Set problem >> Give as a JSON list of strings everything from the line containing "What distance is" down to the line containing "27.1 meters", one string per line with blank lines left out.

# # # # #

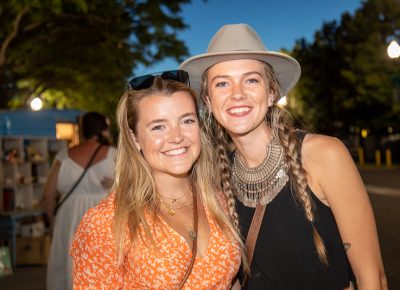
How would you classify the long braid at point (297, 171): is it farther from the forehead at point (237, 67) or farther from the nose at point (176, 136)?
the nose at point (176, 136)

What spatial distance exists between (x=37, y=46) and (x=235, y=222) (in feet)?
56.2

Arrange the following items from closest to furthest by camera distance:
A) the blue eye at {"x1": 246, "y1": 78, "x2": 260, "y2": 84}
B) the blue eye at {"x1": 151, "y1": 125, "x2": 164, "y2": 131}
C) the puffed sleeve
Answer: the puffed sleeve, the blue eye at {"x1": 151, "y1": 125, "x2": 164, "y2": 131}, the blue eye at {"x1": 246, "y1": 78, "x2": 260, "y2": 84}

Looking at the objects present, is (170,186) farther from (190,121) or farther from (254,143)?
(254,143)

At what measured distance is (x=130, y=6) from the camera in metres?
16.3

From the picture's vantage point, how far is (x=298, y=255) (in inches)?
99.5

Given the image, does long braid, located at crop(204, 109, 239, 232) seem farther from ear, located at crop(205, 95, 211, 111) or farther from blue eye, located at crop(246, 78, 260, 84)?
blue eye, located at crop(246, 78, 260, 84)

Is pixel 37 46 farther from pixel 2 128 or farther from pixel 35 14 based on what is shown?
pixel 2 128

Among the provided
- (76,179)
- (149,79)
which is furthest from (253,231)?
(76,179)

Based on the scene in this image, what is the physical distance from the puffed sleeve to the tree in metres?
11.8

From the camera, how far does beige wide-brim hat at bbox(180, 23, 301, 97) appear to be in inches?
110

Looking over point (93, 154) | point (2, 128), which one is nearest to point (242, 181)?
point (93, 154)

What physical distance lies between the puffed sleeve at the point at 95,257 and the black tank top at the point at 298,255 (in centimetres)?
81

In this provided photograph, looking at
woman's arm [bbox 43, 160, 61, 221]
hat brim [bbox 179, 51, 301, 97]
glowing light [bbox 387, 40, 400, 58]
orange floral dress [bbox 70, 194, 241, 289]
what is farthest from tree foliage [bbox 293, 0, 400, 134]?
orange floral dress [bbox 70, 194, 241, 289]

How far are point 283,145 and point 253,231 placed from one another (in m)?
0.51
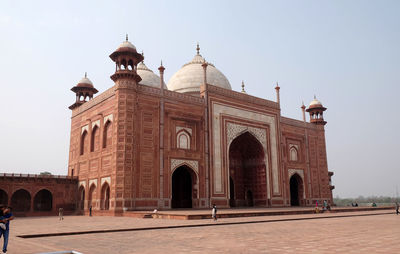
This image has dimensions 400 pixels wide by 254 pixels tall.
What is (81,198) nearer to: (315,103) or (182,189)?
(182,189)

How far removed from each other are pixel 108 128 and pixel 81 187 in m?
4.40

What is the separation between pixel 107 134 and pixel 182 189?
19.8ft

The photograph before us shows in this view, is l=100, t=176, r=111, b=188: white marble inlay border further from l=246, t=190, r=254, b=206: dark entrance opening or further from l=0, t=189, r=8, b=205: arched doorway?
l=246, t=190, r=254, b=206: dark entrance opening

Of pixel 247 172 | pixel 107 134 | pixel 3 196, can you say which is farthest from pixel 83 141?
pixel 247 172

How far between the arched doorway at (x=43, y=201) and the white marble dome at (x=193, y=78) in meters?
11.3

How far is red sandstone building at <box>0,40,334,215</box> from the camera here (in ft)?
56.5

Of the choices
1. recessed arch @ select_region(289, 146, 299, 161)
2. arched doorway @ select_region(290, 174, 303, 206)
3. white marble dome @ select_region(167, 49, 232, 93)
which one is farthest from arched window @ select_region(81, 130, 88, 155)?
arched doorway @ select_region(290, 174, 303, 206)

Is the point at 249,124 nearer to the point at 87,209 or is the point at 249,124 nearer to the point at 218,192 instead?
the point at 218,192

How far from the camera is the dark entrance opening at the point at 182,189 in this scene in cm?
2108

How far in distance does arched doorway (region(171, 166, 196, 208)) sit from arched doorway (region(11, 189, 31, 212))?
8.23m

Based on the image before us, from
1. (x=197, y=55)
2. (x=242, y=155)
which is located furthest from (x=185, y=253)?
(x=197, y=55)

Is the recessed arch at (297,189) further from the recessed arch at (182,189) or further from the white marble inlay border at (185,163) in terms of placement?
the white marble inlay border at (185,163)

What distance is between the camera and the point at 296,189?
27.1 meters

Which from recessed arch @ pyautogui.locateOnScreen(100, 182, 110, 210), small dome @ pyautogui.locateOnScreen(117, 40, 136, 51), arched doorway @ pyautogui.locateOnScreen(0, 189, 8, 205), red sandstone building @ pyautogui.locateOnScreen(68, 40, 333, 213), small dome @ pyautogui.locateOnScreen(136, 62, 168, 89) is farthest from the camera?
small dome @ pyautogui.locateOnScreen(136, 62, 168, 89)
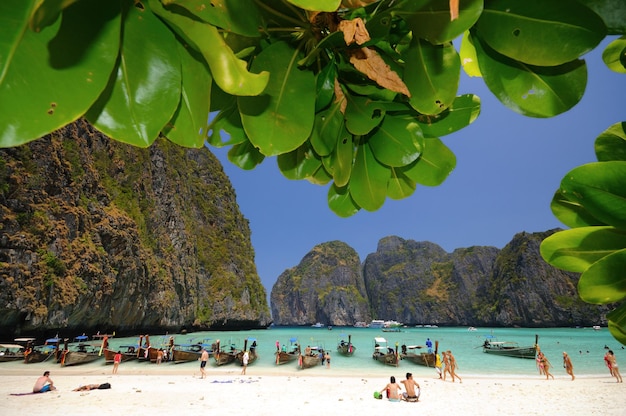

# # # # #

Solution to this exercise >>
[
  "What distance is between the camera and the point at 296,189?",
  "27.1 meters"
]